* Task to complete
Continue the article on writing a short story from the point where it stops.

* Given text
How to Write a Short Story in 9 Simple Steps
This post is written by UK writer Robert Grossmith. His short stories have been widely anthologized, including in The Time Out Book of London Short Stories, The Best of Best Short Stories, and The Penguin Book of First World War Stories. You can collaborate with him on your own short stories here on Reedsy.
Writing a short story is, in many ways, more challenging than writing a novel. How can you develop your characters, conflict, and premise — all within the space of a few pages? Where can you find an idea worthy of being such a short story?
In this article, I’ll take you through the process of writing a short story, from idea conception to the final draft.
How to write a short story:
- 1. Know what a short story is versus a novel
- 2. Pick a simple, central premise
- 3. Build a small but distinct cast of characters
- 4. Begin writing close to the end
- 5. Shut out your internal editor
- 6. Finish the first draft
- 7. Edit the short story
- 8. Share the story with beta readers
- 9. Submit the short story to publications
But first, let’s talk about what makes a short story different from a novel.
1. Know what a short story is versus a novel
The simple answer to this question, of course, is that the short story is shorter than the novel, usually coming in at between, say, 1,000-15,000 words. Any shorter and you’re into flash fiction territory. Any longer and you’re approaching novella length.

* Given records

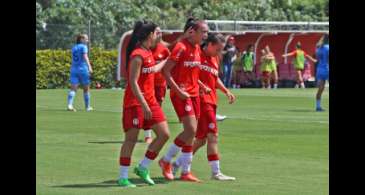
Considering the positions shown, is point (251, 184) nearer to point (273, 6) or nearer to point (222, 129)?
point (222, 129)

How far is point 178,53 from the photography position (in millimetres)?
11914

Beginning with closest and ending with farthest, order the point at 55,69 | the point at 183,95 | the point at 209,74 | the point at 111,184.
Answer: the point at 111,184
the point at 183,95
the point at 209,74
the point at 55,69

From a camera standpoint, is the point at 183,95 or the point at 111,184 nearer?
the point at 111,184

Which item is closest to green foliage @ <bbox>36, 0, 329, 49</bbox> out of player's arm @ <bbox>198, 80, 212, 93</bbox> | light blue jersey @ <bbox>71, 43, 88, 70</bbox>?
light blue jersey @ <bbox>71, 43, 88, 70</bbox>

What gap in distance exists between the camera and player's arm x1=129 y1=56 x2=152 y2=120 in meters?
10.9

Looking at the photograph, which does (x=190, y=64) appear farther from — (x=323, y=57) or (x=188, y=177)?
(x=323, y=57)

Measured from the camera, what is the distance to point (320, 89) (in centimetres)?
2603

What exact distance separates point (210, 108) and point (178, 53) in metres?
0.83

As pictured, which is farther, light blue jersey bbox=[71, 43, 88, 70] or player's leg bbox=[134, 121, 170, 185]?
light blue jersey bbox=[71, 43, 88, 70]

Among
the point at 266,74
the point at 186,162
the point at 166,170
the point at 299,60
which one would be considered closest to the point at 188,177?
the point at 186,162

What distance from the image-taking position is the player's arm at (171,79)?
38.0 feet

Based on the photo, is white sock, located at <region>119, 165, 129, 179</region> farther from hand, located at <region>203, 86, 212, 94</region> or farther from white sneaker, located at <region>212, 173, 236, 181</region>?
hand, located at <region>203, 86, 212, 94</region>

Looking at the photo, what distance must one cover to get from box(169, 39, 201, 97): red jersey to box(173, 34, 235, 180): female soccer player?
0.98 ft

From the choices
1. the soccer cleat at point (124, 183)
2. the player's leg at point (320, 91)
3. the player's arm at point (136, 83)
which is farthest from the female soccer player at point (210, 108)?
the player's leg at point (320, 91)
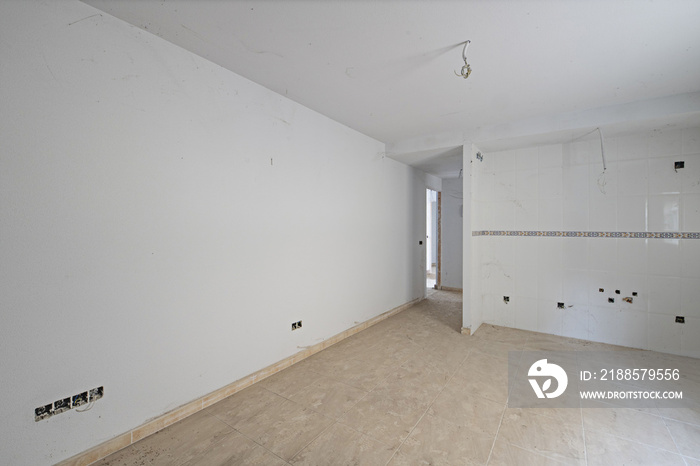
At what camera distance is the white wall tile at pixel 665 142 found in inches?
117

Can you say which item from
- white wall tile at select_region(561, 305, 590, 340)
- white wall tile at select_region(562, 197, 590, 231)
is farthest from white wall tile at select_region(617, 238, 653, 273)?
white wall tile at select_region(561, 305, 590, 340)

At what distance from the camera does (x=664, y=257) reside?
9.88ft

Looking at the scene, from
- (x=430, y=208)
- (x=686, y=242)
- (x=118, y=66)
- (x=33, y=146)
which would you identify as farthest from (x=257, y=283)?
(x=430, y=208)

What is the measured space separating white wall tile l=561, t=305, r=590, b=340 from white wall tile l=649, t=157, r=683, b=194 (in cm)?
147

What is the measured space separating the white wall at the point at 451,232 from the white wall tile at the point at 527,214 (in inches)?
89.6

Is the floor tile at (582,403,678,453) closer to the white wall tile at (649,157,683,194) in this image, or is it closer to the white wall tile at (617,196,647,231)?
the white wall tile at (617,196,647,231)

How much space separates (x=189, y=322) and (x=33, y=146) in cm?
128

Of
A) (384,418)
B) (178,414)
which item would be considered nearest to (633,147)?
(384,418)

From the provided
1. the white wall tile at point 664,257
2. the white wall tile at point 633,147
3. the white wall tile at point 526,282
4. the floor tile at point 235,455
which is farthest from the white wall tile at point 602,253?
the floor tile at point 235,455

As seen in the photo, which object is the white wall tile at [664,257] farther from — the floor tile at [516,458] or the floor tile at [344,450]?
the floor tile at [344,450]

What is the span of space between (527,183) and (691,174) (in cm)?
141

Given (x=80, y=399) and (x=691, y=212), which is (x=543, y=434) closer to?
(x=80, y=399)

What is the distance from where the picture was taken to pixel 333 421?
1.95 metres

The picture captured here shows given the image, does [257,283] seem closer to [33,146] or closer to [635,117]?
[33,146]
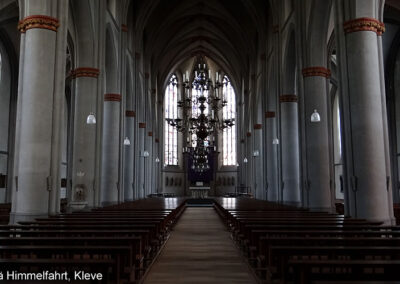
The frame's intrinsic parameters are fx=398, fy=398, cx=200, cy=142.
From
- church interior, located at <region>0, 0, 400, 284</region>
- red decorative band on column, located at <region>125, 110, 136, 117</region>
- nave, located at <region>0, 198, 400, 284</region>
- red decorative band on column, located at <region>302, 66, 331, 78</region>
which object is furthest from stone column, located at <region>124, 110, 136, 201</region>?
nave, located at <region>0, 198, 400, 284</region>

* Solved problem
As far as other features are concerned, it’s easier to define the short story by what it lacks compared to the novel. For example, the short story usually has:
- fewer characters than a novel
- a single point of view, either first person or third person
- a single storyline without subplots
- less in the way of back story or exposition than a novel
If backstory is needed at all, it should come late in the story and be kept to a minimum.
It’s worth remembering too that some of the best short stories consist of a single dramatic episode in the form of a vignette or epiphany.
2. Pick a simple, central premise
A short story can begin life in all sorts of ways.
It may be suggested by a simple but powerful image that imprints itself on the mind. It may derive from the contemplation of a particular character type — someone you know perhaps — that you’re keen to understand and explore. It may arise out of a memorable incident in your own life.
But in most of these cases, it seems to me, the first heartbeat (the “throb,” as Vladimir Nabokov puts it) of a new story is similar: it’s a brief capsule premise that contains within itself the germ of a more complex and sophisticated narrative.
- Kafka began “The Metamorphosis” with the intuition that a premise in which the protagonist wakes one morning to find he’s been transformed into a giant insect would allow him to explore questions about human relationships and the human condition.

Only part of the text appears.